Also denn. Am Palisadenzaun werde ich mir die Latten genau abzählen, eine davon auswählen, sie und vielleicht die nächste losschrauben und, wenn losgelöst, innen mit einem roten, unmerklich angebrachten Kreuz versehen – auch die rote Kreide ist hier in meiner Tasche – und die Latte wieder anlehnen, sogar ein kleinwenig festklemmen. Niemand wird's beachten. Sonst wäre freilich mein ganzer Plan futsch. Und außen, neben der Latte, vom Park aus erreichbar, grabe ich zwei wichtige Utensilien ein. In Wachstuch natürlich. Einen Browning, den Sie in meiner Hand finden werden, geladen mit neun Schüssen. Einer davon wird in meinem Denkapparat stecken, sollten Sie auf mich stoßen. Wo, das kann ich Ihnen freilich noch nicht voraussagen. Hoffentlich wird's nicht nötig sein.
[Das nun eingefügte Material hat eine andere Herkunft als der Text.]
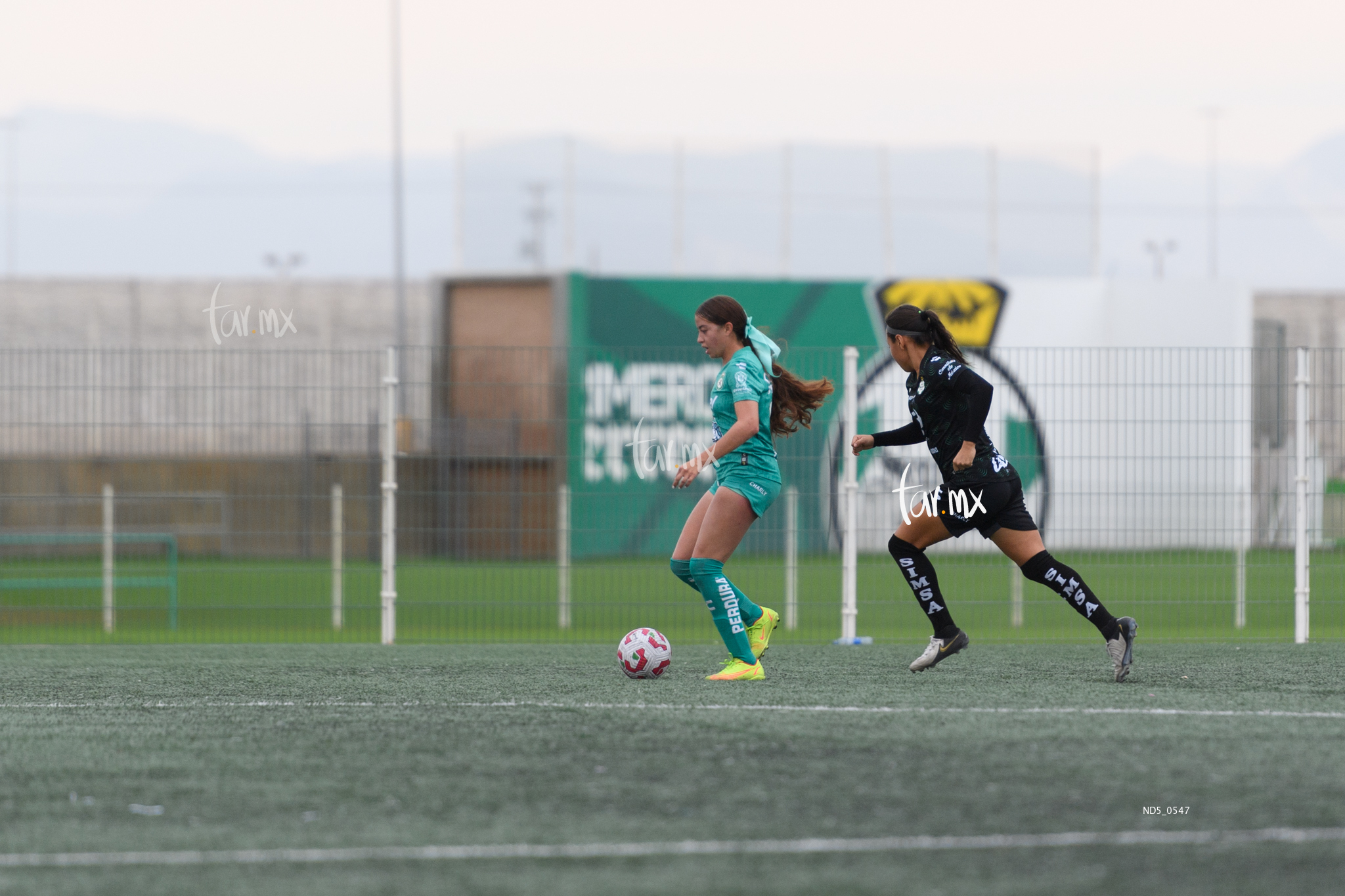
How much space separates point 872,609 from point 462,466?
4.29 meters

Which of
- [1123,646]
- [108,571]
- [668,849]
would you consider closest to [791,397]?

Über die Herkunft des Browning brauchen Sie nur Herrn Rolltür zu fragen. Ich habe mich übrigens schon einmal, absichtlich, damit angeschossen. Die Stelle findet sich versengt an ›meiner Leiche‹, von der Sie einstweilen nicht wissen und – klappt alles – nie wissen sollen, daß es diejenige von mir noch nicht war. Die Herkunft der Munition – gestatten Sie, daß ich einmal patzig werde – geht Sie einen Dreck an.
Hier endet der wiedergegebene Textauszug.